- CONSEGNA A: Spiega in una-tre frasi perché, secondo il testo sugli ecovillaggi, ogni ecovillaggio tende al massimo dell'autosufficienza.
- CONSEGNA B: Riproduci fedelmente il passo del testo sugli ecovillaggi che comincia con “In sintesi possiamo” e termina con “socio-economici più diffusi.”.
==== ESTRATTO
Quando si parla di ecovillaggi ci si riferisce a quel tipo di comunità basata esplicitamente sulla sostenibilità ambientale e biologica.
In un ecovillaggio, generalmente, l’adesione dei partecipanti e volontaria, proprio per una necessità e un’esigenza di vivere secondo modelli di sostenibilità ecologica, socioculturale, economica, che ne sostiene la nascita, l’insediamento nel territorio e il conseguente sviluppo nel tempo.
I nuclei abitatativi in un ecovillagio sono progettati per ridurre al minimo l’impatto ambientale. Questi possono essere di vari tipi: dalle case antiche in pietra alle più rivoluzionarie case in lamellare di legno coibentato.
Tutti i residenti, inoltre, vivono impiegando energie rinnovabili, mentre la loro autosufficienza alimentare è basata su permacultura o altre forme di agricoltura biologica. Ogni residente può disporre di una porzione di giardino, di orto, di oliveto, di frutteto, di bosco, di circa 2.000 mq. Soluzione, questa, che oltre ad essere di grando impatto ambientale, permette anche di ridurre ulteriormente i costi.
Ogni ecovillaggio tende al massimo dell’autosufficienza, in modo da soddisfare il più possibile, al suo interno, ogni esigenza dei suoi membri, quali lavoro, svago, espressione di sé, educazione, bisogni affettivi, etc.
In sintesi possiamo dire che la realtà degli ecovillaggi intende dar vita a nuove forme di convivenza, tali da rispondere all’attuale disgregazione del tessuto familiare, culturale e sociale della condizione postmoderna e globalizzata.
Esso, infatti, si presenta come un modello sostenibile, sul piano economico, sociale ed ecologico (uso di energie rinnovabili e tecnologie appropriate, difesa dell’ambiente e dell’economia locale, e quant’altro).
Quello che si vuole proporre e sperimentare, dunque, è uno stile di vita alternativo ai classici e comuni modelli socio-economici più diffusi.
Di ecovillaggi ce ne sono migliaia in tutto il mondo. L’area più ricca di ecovillaggi nel pianeta è senza dubbio il continente americano: conta circa 2.000 comunità, il 90% delle quali si trova negli Stati Uniti.
In Europa, invece, si segnalano la Gran Bretagna e l’Irlanda con 250 comunità, seguite da Germania, Francia, Paesi Bassi, Spagna e Portogallo.
In Italia, invece, se ne contano una quarantina, e la mappa con tutti gli ecovillaggi italiani potete trovarla cliccando qui.
Una importante spinta allo sviluppo degli ecovillaggi si ha nel 1995, con la fondazione della Global Ecovillage Network (GEN), un’associazione che promuove la conoscenza e l’interscambio di informazioni tra i diversi ecovillaggi presenti nel mondo.
Nel 1996, invece, nasce la Rete Italiana dei Villaggi Ecologici (RIVE), in occasione del convegno “Ecovillaggi: una soluzione per il futuro del pianeta”, organizzata dall’Amministrazione Comunale di Alessano e dal Centro Studi Cosmòs di Milano.
========
==== VOCI DEL DATASET
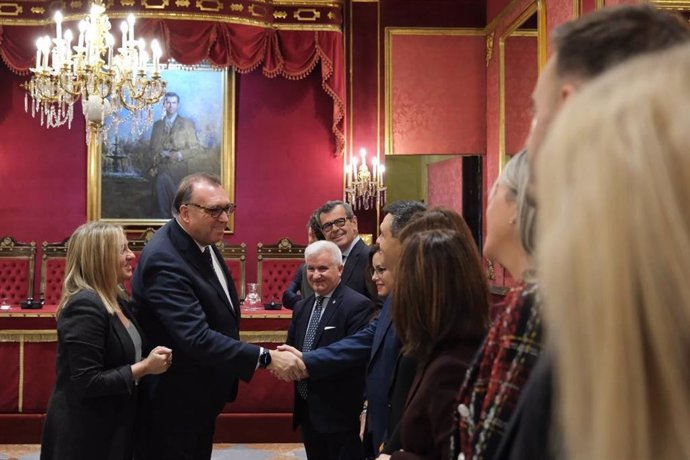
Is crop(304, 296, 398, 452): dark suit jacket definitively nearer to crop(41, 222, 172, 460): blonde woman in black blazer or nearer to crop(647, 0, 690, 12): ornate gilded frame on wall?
crop(41, 222, 172, 460): blonde woman in black blazer

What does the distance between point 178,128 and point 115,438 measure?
649 cm

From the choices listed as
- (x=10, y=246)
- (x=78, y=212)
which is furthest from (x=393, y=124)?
(x=10, y=246)

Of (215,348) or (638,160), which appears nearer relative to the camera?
(638,160)

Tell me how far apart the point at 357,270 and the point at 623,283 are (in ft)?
13.6

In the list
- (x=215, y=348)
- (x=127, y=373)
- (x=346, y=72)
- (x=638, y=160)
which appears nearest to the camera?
(x=638, y=160)

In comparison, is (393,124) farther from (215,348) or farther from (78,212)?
(215,348)

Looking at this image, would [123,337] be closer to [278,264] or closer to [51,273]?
[278,264]

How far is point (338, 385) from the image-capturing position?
363cm

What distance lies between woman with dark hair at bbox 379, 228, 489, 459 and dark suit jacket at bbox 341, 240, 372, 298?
2.33 m

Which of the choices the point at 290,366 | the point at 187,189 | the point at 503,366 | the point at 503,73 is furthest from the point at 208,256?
the point at 503,73

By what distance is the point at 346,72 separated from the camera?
30.1 feet

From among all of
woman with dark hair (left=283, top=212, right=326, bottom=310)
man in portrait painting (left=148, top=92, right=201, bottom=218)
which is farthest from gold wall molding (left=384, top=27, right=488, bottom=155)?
woman with dark hair (left=283, top=212, right=326, bottom=310)

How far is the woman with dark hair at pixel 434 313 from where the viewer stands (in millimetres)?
2002

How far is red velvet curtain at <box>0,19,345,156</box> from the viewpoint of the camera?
8.33 m
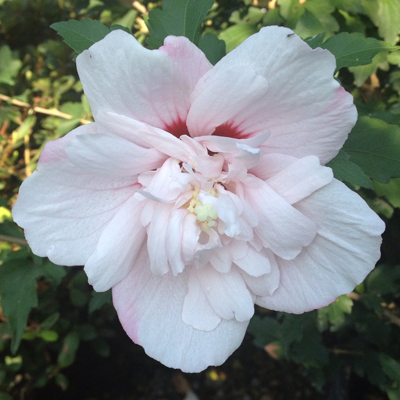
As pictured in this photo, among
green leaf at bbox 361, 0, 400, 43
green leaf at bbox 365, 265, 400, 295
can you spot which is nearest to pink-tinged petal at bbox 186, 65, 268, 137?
green leaf at bbox 361, 0, 400, 43

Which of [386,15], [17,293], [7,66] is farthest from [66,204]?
[7,66]

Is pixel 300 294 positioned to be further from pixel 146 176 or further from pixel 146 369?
pixel 146 369

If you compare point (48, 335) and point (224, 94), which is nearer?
point (224, 94)

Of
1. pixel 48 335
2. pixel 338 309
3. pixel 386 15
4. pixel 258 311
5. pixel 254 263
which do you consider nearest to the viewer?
pixel 254 263

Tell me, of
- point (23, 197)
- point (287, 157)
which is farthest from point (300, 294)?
point (23, 197)

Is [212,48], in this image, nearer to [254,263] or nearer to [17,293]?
[254,263]

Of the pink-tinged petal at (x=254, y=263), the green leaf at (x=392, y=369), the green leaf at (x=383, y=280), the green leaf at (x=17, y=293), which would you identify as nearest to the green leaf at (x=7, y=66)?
the green leaf at (x=17, y=293)
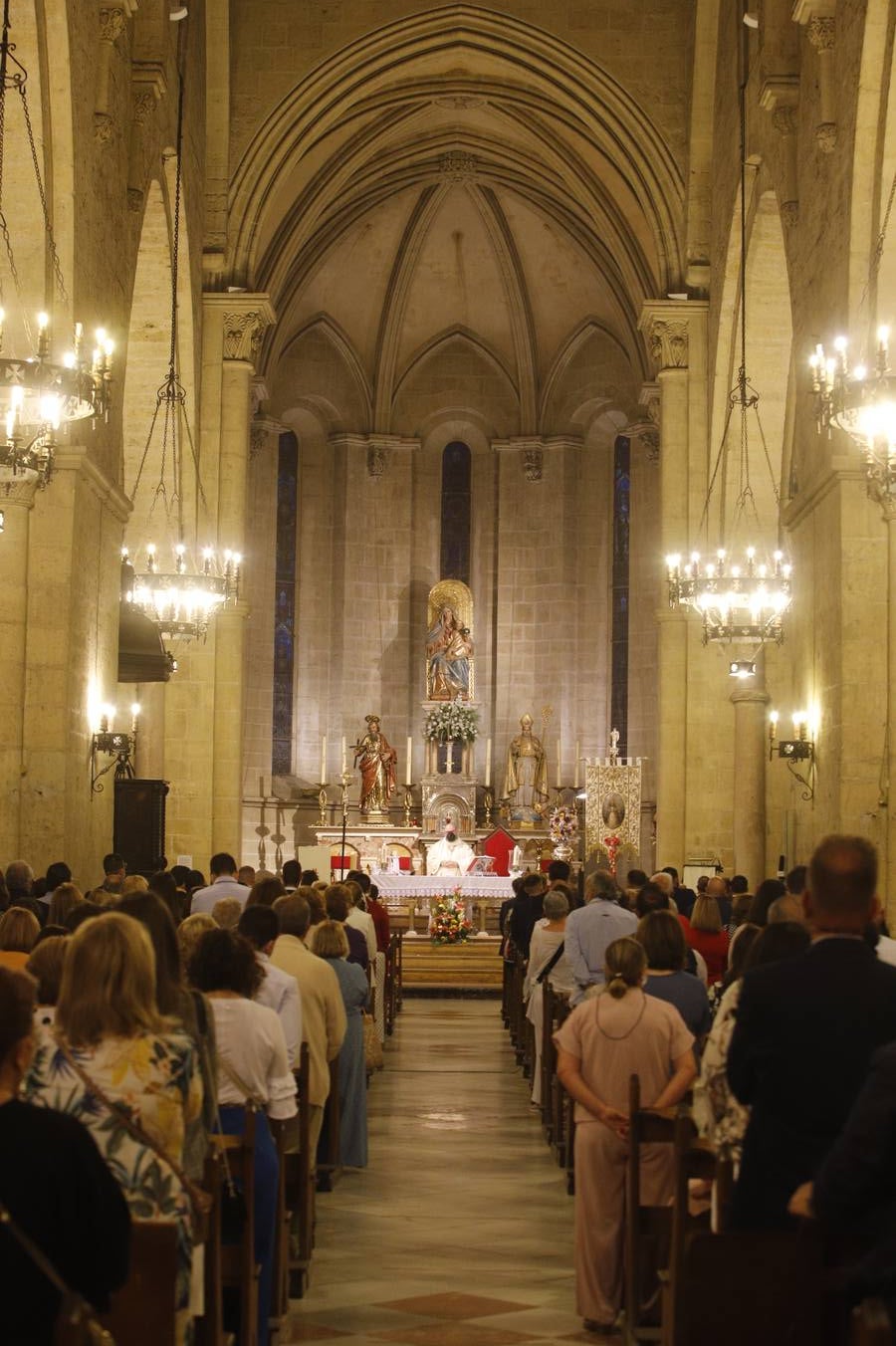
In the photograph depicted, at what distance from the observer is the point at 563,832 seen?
30.4 m

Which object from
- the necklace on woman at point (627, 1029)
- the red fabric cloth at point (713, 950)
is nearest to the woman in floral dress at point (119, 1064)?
the necklace on woman at point (627, 1029)

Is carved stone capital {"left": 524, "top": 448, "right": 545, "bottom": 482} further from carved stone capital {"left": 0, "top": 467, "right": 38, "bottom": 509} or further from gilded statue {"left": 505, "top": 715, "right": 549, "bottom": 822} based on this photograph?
carved stone capital {"left": 0, "top": 467, "right": 38, "bottom": 509}

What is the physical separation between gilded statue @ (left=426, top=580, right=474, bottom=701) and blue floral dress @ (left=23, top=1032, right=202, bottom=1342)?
27.7 m

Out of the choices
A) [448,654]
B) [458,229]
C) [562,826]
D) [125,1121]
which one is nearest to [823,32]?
[125,1121]

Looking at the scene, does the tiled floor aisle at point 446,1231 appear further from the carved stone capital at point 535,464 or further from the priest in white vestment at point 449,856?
the carved stone capital at point 535,464

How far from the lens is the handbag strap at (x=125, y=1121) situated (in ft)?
14.2

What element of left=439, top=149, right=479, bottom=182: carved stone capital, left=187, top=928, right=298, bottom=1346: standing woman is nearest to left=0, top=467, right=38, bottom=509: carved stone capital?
left=187, top=928, right=298, bottom=1346: standing woman

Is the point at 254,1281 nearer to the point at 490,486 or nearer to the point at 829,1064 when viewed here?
the point at 829,1064

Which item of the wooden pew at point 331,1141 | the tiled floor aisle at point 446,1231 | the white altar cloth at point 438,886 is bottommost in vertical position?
the tiled floor aisle at point 446,1231

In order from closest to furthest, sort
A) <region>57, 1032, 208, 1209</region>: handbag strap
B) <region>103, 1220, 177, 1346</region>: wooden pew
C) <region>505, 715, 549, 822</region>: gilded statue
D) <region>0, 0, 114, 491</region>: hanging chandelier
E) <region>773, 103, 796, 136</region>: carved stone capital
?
<region>103, 1220, 177, 1346</region>: wooden pew
<region>57, 1032, 208, 1209</region>: handbag strap
<region>0, 0, 114, 491</region>: hanging chandelier
<region>773, 103, 796, 136</region>: carved stone capital
<region>505, 715, 549, 822</region>: gilded statue

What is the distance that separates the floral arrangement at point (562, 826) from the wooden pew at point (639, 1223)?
23470 millimetres

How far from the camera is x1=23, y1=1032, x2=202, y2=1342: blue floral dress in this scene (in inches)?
172

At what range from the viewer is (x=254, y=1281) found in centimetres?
586

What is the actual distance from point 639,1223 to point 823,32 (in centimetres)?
1147
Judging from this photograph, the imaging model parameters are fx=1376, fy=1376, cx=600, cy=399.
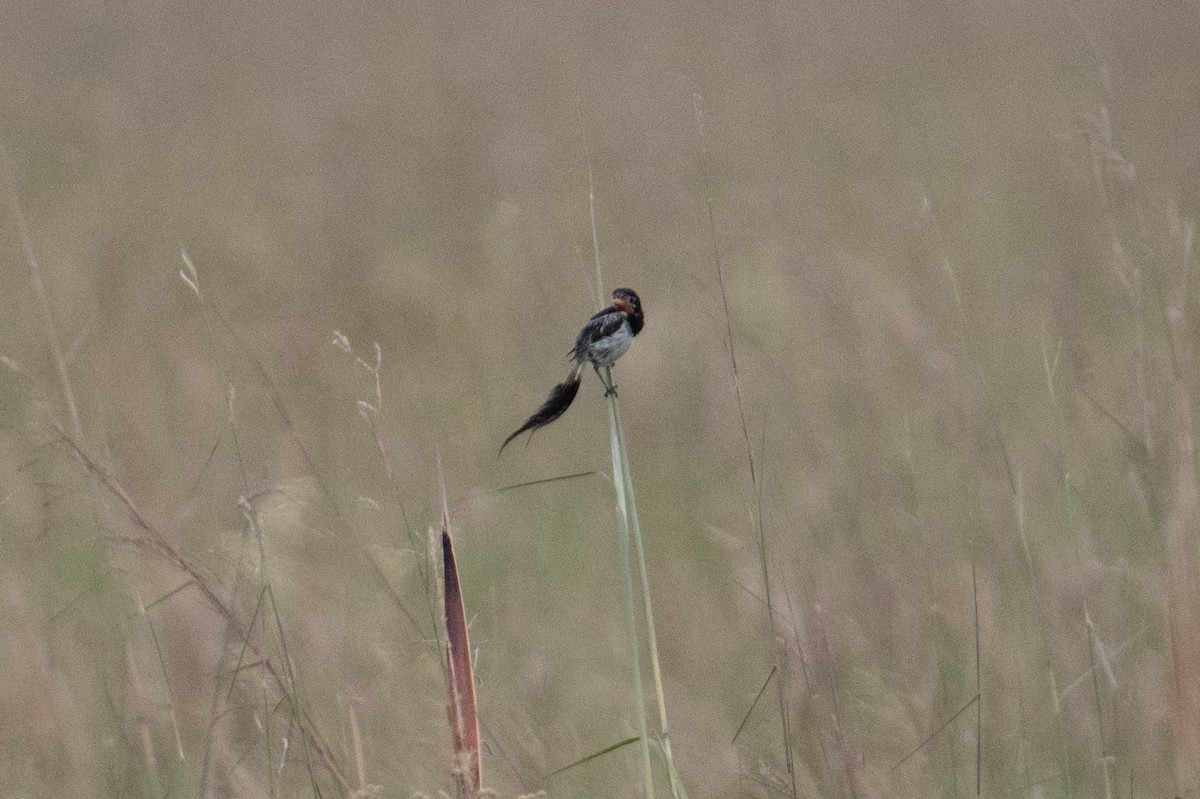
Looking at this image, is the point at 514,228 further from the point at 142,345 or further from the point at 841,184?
the point at 841,184

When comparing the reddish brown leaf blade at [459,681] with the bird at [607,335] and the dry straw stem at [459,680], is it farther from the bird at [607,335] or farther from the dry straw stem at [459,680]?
the bird at [607,335]

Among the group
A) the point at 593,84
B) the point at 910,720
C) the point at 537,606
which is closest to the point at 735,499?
the point at 537,606

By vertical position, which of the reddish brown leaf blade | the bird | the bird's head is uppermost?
the bird's head

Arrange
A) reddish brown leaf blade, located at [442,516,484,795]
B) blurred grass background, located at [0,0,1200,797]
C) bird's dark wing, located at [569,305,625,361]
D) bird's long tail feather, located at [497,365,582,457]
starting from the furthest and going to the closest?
blurred grass background, located at [0,0,1200,797] < bird's dark wing, located at [569,305,625,361] < bird's long tail feather, located at [497,365,582,457] < reddish brown leaf blade, located at [442,516,484,795]

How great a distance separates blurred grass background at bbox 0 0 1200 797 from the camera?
198 centimetres

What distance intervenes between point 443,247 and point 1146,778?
13.5 feet

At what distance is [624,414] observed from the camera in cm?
416

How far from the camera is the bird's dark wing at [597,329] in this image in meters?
1.81

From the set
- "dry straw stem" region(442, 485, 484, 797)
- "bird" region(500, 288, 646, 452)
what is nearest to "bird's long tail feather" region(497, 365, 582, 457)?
"bird" region(500, 288, 646, 452)

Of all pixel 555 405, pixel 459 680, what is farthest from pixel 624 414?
pixel 459 680

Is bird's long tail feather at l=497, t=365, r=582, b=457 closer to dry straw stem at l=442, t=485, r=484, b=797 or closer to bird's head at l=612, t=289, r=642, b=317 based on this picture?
bird's head at l=612, t=289, r=642, b=317

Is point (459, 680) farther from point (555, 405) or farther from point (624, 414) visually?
point (624, 414)

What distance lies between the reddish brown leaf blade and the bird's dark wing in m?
0.63

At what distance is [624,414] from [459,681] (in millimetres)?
2968
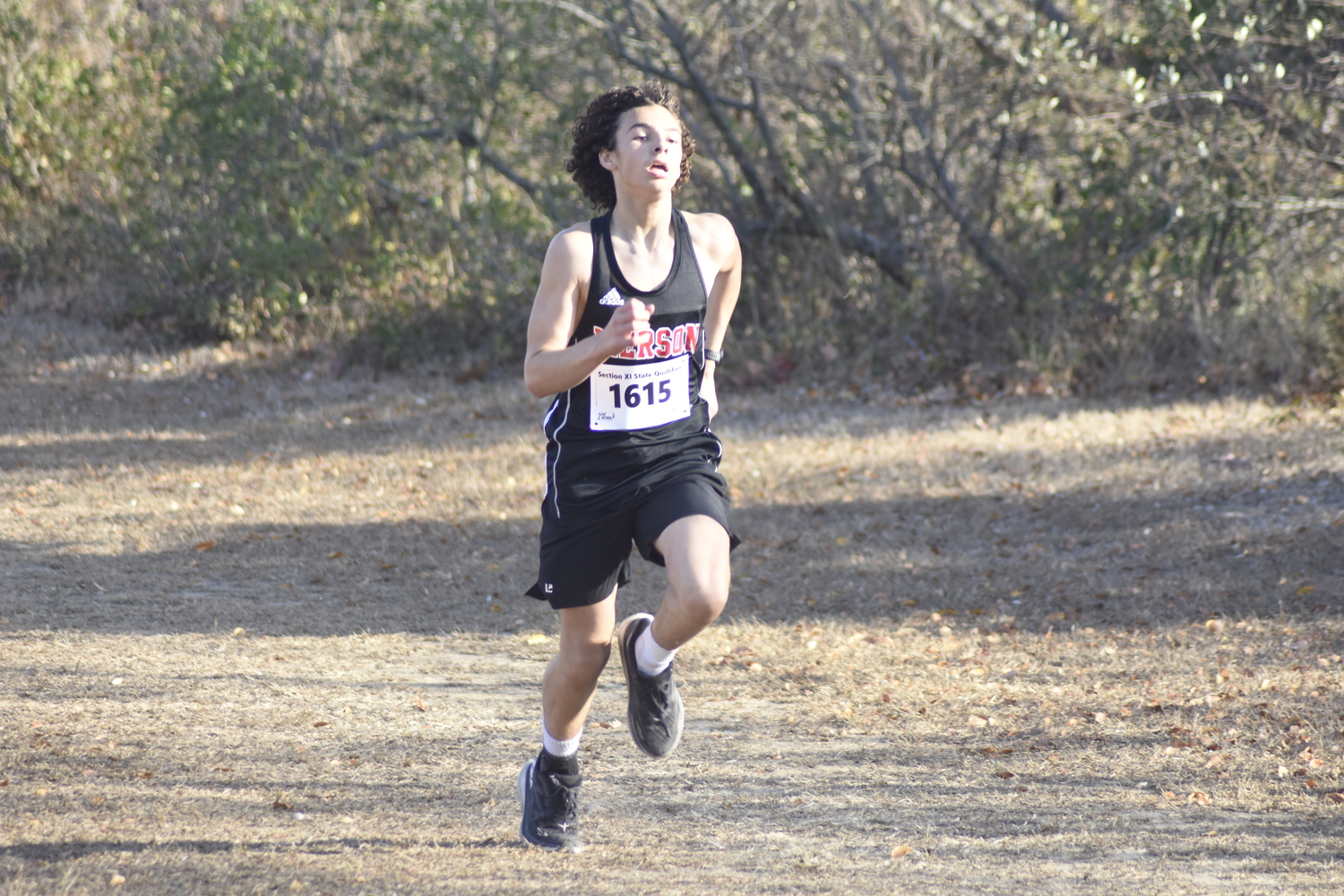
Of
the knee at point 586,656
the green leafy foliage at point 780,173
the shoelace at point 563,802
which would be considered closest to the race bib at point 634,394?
the knee at point 586,656

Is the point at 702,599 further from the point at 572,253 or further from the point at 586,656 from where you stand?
the point at 572,253

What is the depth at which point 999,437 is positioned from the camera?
32.8 feet

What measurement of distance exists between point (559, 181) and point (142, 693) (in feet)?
32.7

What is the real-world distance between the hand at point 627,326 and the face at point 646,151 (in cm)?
49

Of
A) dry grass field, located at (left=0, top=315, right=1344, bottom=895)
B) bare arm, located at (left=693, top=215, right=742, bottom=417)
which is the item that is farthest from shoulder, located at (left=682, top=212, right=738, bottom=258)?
dry grass field, located at (left=0, top=315, right=1344, bottom=895)

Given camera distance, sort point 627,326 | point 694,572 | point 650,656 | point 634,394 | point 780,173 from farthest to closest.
Result: point 780,173
point 650,656
point 634,394
point 694,572
point 627,326

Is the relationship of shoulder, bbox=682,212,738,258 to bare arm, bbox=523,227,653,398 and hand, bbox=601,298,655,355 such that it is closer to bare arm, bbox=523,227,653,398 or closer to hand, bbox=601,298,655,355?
bare arm, bbox=523,227,653,398

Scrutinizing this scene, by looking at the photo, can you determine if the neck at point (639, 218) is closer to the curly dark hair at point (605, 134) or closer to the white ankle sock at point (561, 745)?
the curly dark hair at point (605, 134)

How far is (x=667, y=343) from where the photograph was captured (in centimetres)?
332

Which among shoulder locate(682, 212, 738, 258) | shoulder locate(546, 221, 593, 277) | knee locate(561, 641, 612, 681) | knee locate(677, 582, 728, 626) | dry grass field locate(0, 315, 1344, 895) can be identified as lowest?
dry grass field locate(0, 315, 1344, 895)

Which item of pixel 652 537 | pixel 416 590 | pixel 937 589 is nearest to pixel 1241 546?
pixel 937 589

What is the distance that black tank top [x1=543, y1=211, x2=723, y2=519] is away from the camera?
3.27m

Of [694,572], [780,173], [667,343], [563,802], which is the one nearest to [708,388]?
[667,343]

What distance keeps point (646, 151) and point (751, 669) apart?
113 inches
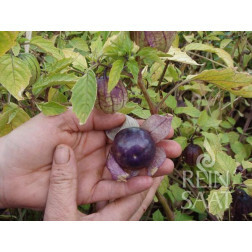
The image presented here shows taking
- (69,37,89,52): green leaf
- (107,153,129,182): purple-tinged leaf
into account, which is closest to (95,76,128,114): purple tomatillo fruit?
(107,153,129,182): purple-tinged leaf

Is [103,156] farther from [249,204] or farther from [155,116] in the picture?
[249,204]

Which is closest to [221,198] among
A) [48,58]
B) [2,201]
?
[2,201]

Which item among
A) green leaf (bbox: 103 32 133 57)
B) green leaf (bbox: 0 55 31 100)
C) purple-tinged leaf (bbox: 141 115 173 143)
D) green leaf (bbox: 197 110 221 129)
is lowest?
green leaf (bbox: 197 110 221 129)

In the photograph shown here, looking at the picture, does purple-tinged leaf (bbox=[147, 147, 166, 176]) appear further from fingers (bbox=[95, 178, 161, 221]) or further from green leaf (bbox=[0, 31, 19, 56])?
green leaf (bbox=[0, 31, 19, 56])

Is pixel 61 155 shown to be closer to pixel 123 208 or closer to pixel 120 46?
pixel 123 208

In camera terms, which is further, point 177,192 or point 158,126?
point 177,192

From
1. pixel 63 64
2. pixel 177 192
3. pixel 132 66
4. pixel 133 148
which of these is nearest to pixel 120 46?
pixel 132 66

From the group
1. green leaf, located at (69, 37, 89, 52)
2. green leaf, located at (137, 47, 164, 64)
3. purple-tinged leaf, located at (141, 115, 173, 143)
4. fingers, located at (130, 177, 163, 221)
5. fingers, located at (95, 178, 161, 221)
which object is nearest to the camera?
========
- RISPOSTA A: Ogni ecovillaggio tende al massimo dell'autosufficienza per soddisfare il più possibile al proprio interno ogni esigenza dei suoi membri, come lavoro, svago, espressione di sé, educazione e bisogni affettivi.

- RISPOSTA B:
In sintesi possiamo dire che la realtà degli ecovillaggi intende dar vita a nuove forme di convivenza, tali da rispondere all’attuale disgregazione del tessuto familiare, culturale e sociale della condizione postmoderna e globalizzata.
Esso, infatti, si presenta come un modello sostenibile, sul piano economico, sociale ed ecologico (uso di energie rinnovabili e tecnologie appropriate, difesa dell’ambiente e dell’economia locale, e quant’altro).
Quello che si vuole proporre e sperimentare, dunque, è uno stile di vita alternativo ai classici e comuni modelli socio-economici più diffusi.